Others have made hypertext trips through London, notably in Geoff Ryman's 253, but that seven-and-a-half-minute ride on the Bakerloo Line was the work of a single mind. Babylondon is the brainchild of four writers who claim that such multiplicity is the right approach for so big and diverse a subject. Readers can explore the four different narratives, either by successive page-turning or hopping between them in search of "coincidence and cross-currents". Or they can dip into the text at random by chasing the floating links in a Java-plumbed word pool. The central conceit is the city as human body - "a monstrous urban foetus thriving off the variegated placenta of England's womb"; there's also much joyless and highly detailed sex, references to Artaud, Timothy Leary and Patrick Keillor, and a surprise skateboarding cat.

All Work and No Play

www.cribbin99.freeserve.co.uk

As well as a joke and a Kubrick tribute, this is perhaps the ultimate online anti-novel. Writer's block is the subject, with that terrifyingly banal sentence at the heart of The Shining - "all work and no play makes Jack a dull boy" - here presented thousands of times in various inescapable formations. Readers are challenged to somehow negotiate the linked typographic maze - something the Jack Nicholson character signally failed do in the movie. But then, he lacked a "back" button on his browser.

AdaFifi

www.unde.clara.net/liber.htm

The Web, of course, hosts not just high-profile hypertext experiments but a huge number of more conventional works, posted in the hope of acquiring readers outside normal publishing strictures.

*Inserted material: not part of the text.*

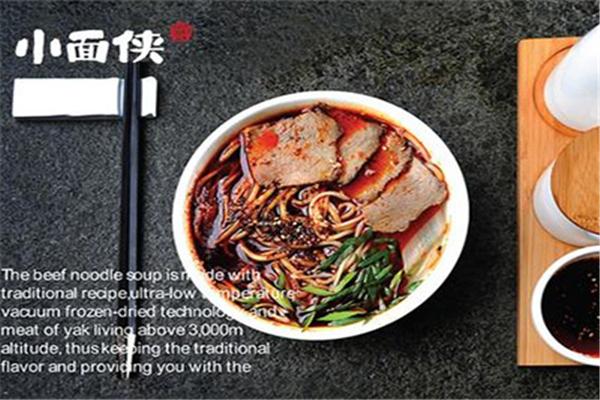 小面俠特色面館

This "adaptive fiction finder" offers an alternative to the search engines for finding original novels available for free on the Web. Calling itself "a little shelf in the corner of the global library", it uses index cards to describe content and for further reading suggestions: the links change every so often to send users browsing in different directions. There are only a hundred or so titles so far, but submissions are welcome and authors requested to review each others work.